In a statement, a Wynn spokesman, Michael Weaver, said the company had better uses for its capital 'than investing in an area in which we, or any casino operator, will face years of persistent opposition despite our willingness to employ 5,000 New Yorkers.'
The casino proposal was part of a mixed-use development that would have included apartments, office space and a school. The deal the developers have struck with Mr. Bottcher eliminates the casino, adds more apartments than would have been built under the original casino proposal and allows for more office development than the original deal that Related Companies struck with the city in 2009. The earlier casino plan included 1,500 housing units, but Related recently offered to build up to 4,000 residences, in an effort to appease critics.
The latest iteration, however, would produce less housing than Related had promised in 2009, years before it broke ground on Hudson Yards, the largest private real estate project in United States history.
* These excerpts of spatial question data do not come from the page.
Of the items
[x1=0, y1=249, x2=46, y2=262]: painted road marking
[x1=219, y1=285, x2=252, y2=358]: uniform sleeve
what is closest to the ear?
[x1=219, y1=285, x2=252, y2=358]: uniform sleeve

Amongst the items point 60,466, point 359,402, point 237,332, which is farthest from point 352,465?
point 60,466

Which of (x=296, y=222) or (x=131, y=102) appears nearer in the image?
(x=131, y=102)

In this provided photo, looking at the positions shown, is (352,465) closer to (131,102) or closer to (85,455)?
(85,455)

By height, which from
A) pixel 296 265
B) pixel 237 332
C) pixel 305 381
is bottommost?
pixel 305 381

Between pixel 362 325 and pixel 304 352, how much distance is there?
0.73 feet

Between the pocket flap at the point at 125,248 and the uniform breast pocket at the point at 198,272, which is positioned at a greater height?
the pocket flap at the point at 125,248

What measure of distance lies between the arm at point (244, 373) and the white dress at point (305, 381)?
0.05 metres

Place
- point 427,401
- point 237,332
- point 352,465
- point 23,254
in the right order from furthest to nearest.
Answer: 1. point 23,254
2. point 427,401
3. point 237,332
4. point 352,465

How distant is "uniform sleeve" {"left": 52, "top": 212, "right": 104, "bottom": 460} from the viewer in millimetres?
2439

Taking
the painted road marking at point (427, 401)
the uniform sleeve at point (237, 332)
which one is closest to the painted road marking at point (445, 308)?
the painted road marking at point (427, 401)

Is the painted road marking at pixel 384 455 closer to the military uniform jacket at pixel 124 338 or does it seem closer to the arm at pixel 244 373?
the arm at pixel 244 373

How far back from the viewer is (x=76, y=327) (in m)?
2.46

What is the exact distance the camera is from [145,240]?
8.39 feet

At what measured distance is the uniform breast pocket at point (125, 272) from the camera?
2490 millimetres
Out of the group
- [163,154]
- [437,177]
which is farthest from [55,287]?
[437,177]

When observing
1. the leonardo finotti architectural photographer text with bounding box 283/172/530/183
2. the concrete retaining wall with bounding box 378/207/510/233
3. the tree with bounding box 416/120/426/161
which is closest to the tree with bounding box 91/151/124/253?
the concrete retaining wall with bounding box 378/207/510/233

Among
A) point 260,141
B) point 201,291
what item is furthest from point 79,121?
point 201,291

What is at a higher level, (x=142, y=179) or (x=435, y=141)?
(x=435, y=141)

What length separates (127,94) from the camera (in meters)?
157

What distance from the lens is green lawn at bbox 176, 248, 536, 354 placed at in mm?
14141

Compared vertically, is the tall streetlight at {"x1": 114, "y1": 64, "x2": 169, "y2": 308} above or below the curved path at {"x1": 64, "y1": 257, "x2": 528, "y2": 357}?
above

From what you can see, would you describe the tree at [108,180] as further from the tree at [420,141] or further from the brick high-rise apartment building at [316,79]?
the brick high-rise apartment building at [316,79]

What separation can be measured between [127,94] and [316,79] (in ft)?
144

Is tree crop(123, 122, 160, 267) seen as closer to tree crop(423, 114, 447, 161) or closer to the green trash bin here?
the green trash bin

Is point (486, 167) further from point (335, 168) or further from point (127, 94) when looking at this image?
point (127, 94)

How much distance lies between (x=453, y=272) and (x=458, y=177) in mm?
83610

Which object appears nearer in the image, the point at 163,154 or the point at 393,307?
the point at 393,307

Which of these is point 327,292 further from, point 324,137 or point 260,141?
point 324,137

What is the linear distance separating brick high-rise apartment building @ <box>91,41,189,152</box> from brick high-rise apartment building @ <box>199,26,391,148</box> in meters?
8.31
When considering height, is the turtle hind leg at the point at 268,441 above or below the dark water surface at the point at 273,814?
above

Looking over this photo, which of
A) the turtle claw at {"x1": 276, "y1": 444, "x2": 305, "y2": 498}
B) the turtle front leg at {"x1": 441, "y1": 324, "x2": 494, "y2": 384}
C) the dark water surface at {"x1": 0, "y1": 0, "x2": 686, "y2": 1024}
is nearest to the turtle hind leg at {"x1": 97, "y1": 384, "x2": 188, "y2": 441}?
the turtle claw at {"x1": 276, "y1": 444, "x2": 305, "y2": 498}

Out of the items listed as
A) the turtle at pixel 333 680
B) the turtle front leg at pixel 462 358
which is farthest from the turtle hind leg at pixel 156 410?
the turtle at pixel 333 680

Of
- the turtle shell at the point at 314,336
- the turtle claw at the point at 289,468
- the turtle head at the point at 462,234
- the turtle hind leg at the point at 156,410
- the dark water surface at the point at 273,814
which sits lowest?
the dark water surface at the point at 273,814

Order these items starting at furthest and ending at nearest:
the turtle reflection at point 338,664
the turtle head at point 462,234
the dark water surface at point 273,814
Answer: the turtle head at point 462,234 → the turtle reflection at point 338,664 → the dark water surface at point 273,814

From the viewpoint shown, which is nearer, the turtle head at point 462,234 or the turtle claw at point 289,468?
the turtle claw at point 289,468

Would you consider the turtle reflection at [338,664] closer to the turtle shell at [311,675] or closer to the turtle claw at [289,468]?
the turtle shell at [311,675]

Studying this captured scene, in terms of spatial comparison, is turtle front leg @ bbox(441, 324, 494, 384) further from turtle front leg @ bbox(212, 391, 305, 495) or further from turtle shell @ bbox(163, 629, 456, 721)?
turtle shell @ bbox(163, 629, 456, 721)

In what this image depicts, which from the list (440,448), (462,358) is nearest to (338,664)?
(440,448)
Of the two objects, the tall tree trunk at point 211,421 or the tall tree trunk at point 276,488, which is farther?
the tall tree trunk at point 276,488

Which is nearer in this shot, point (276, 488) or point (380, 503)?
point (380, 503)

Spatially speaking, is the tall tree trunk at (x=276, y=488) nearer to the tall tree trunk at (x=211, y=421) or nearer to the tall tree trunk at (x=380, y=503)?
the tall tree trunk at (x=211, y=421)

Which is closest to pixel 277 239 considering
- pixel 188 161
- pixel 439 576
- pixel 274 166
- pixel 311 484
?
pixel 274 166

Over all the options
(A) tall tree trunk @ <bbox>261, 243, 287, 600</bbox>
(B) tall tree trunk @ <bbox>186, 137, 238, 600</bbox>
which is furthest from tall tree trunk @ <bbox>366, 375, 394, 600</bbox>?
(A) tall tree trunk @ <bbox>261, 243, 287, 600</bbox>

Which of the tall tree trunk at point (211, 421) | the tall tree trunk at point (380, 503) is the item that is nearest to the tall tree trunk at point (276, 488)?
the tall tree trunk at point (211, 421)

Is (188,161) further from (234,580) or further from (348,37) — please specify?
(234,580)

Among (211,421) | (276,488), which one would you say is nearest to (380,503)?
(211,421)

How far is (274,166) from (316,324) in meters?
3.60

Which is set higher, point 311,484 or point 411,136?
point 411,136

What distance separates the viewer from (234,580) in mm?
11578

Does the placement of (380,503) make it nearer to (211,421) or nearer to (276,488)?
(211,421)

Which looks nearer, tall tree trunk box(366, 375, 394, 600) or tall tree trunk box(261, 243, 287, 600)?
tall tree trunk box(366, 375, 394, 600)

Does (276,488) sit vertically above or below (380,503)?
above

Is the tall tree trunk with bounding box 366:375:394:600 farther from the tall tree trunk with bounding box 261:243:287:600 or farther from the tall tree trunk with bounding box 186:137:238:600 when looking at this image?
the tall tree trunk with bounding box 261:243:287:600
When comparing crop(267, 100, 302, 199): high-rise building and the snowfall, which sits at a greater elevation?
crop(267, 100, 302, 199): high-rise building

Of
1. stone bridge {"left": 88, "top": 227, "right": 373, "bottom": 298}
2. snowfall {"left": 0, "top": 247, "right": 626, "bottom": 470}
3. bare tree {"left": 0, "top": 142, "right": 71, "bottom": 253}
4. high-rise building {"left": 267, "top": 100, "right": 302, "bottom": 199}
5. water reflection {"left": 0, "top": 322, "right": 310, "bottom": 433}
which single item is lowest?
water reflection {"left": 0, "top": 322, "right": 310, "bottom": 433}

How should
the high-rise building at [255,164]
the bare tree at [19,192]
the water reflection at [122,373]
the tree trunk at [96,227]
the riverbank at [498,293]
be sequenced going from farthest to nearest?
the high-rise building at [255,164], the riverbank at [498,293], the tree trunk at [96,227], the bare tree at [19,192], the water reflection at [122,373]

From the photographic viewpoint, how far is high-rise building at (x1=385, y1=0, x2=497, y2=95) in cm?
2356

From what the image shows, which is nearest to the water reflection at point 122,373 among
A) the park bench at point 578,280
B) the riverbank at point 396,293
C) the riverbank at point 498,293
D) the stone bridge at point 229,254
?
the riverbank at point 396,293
The company planned to separate the site into two sections: office skyscrapers, a large, luxury mall and condominium towers on one half, which opened in 2019, and up to 5,700 residences, a park and a school on the other half. The entire site would have included 431 below-market units.
But the second half of the development stalled. Related faced rising costs to build a platform over the rail yard, which would have been required before the construction of buildings could begin. The price doubled from an earlier estimate of $1 billion, and Related officials believed that the initial vision of the property was no longer economically feasible.
The new plan would use revenues generated by the new buildings to help pay for the platform; a similar finance structure was used on the first half of Hudson Yards, including to help pay for an extension of a subway line to the neighborhood.
Since Related opened Hudson Yards, its office towers have attracted large companies willing to pay some of the highest office rents in the country. Other developers have built office towers and residential towers in the larger neighborhood, transforming a former industrial swath of Manhattan.